* _Trecho da entrevista_
┌────────

Entrevista: Martha Rios Guimarães: 
 

“No meio espírita, é preciso dividir nossas experiências”

 
 

Martha Rios Guimarães (foto), que no meio espírita é conhecida como Marthinha, é a nossa entrevistada desta semana. Natural de São Paulo-SP, onde reside, é ativa trabalhadora do Centro Espírita Gabriel Ferreira, carinhosamente conhecido como Gabi, onde desenvolve competente trabalho ligado à área da educação espírita infanto-juvenil. Mas seu trabalho não cessa por aí, pois ela encontra tempo para fazer parte da USE–SP, em que trabalha na área de comunicação e integra a equipe do jornal O Dirigente Espírita.

Eis a seguir a entrevista que ela gentilmente nos concedeu: 


Como conheceu o Espiritismo?

└────────

* _Ações necessárias_
1 - Em que área da USE–SP Martha Rios Guimarães trabalha, segundo a entrevista?
2 - Extraia sem nenhuma alteração a parte final das linhas do conjunto de dados: comece na linha que contém "Observing this snapshot, do" e vá até a última linha.
As linhas a seguir não têm relação com a entrevista.

* _Linhas de um conjunto de dados_
┌────────

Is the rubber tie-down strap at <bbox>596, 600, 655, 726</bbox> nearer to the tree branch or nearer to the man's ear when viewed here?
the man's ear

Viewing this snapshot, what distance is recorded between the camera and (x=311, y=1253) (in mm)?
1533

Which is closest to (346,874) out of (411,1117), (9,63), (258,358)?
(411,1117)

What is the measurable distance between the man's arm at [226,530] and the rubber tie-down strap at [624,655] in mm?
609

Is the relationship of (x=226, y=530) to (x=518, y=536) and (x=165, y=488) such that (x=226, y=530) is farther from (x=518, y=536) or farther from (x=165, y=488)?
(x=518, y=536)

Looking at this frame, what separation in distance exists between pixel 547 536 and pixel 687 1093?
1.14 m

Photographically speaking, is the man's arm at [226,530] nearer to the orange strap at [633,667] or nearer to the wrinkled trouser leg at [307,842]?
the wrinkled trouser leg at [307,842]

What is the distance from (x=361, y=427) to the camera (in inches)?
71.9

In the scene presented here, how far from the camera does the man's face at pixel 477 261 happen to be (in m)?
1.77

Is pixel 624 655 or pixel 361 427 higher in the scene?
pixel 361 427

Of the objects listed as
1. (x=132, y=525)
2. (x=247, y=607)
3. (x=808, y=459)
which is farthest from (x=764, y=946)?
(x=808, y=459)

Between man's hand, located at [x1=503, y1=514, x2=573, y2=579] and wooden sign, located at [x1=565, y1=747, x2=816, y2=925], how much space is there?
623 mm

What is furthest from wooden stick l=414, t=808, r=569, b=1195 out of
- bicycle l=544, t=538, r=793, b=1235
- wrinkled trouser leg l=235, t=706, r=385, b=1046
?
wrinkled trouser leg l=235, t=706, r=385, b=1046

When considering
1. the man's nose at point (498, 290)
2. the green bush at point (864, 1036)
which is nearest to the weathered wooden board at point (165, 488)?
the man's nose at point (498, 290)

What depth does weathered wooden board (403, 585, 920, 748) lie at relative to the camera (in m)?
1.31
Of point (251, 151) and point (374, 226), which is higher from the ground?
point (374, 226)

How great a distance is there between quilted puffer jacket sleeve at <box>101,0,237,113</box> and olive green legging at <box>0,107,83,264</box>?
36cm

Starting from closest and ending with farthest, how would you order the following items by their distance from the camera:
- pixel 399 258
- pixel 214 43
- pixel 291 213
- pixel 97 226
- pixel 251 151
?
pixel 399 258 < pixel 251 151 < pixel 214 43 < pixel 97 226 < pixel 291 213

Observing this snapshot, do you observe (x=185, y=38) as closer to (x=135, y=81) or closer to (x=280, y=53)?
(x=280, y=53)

└────────

* _Respostas completas_
1 - Na área de comunicação.

2 -
Observing this snapshot, do you observe (x=185, y=38) as closer to (x=135, y=81) or closer to (x=280, y=53)?
(x=280, y=53)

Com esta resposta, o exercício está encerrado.